As a sort of consolation, I tasted a number of phenomenally outstanding wines today at VieVinum, the grand, bi-annual Austrian wine fair. The 2007 vintage is right up my alley — less dramatic and less alcoholic than 2006, and perhaps less consistent, yet the best wines are equally as fine, with the terroir signatures very clearly and keenly expressed. If I had to pick a wine of the day, it might have to be Hirtzberger’s 2007 Riesling Singerriedel, although F.X. Pichler’s 2007 Riesling Kellerberg and Undendlich provided stiff competition, as did Nikolaihof’s 2004 Riesling Steiner Hund. But then, these are all incredibly blue-chip wines — you don’t need me to tell you that they’re great. The collection of the vintage so far for me, however, at least in the Wachau, is Alzinger.

The other collection that struck me today was that of Johannes Hirsch. I’m already a huge fan of Hirsch’s wines — he makes it easy, with great vineyard sites and pure, natural and conscientious winemaking. Not to mention that the prices are very kind for the quality, plus you get wonderfully goofy labels like this Trinkvergnügen. Since 2006, Hirsch has begun converting the estate entirely to biodynamic viticulture, and he couldn’t be more pleased with the results. Even after only two years, he already notices a markedly different character in his vineyards: “The great thing about the biodynamic wines is that they are physiologically ripe earlier, with less alcohol and an extra layer of minerality,” he says.

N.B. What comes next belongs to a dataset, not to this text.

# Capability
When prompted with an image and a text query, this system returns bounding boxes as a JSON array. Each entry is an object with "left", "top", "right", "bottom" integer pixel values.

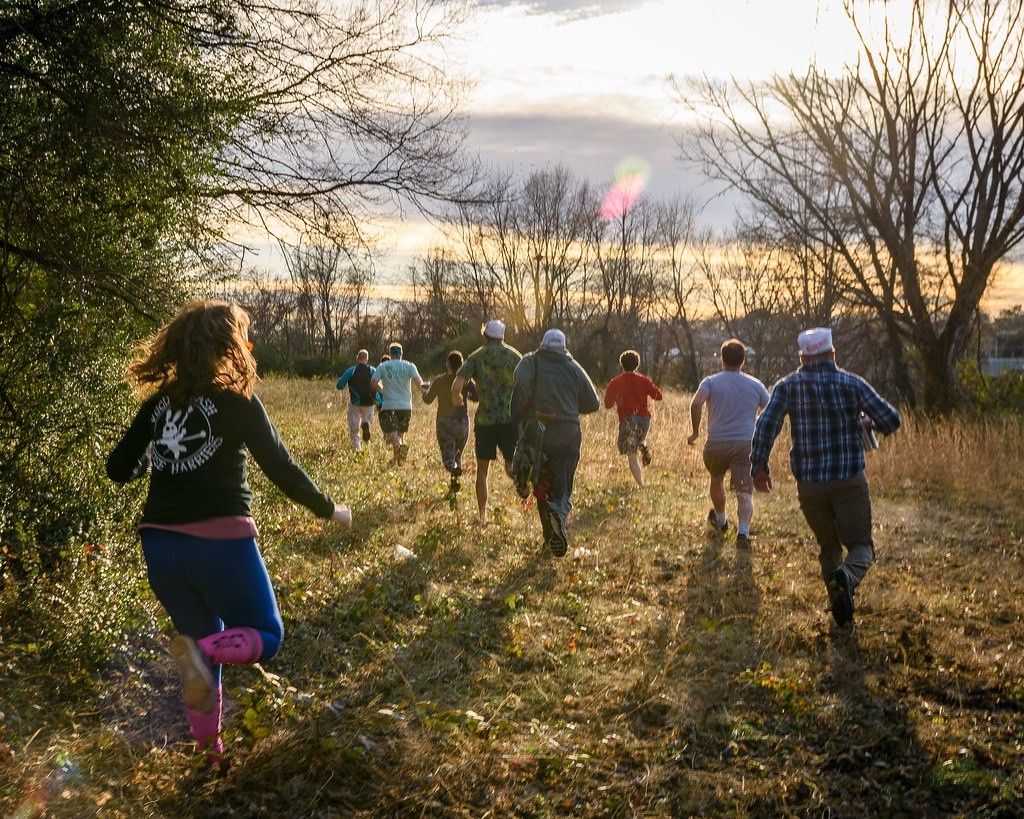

Everything he poured me today was utterly fantastic. I would happily drink the 2007 Trinkvergnügen #6 as my house wine, and the “village” wines, Kammerner Heiligenstein Grüner Veltliner and Zöbinger Riesling, were both disarmingly fragrant, focused and pure. Gaisberg Riesling was deliciously vivid and refined, and Heiligenstein Riesling perhaps even more so, with both of them clearly and poignantly demonstrating the personalities of their respective sites. The 2007 is as good a Lamm Grüner Veltliner as I’ve ever seen from Hirsch, feeling extremely expressive and soil-driven, and what’s more, it’s only 12.7 percent alcohol. The Heiligenstein, by the way, is only 12.3 percent, and the Gaisberg is 12.2 percent. Do I like biodynamics? Yes!!!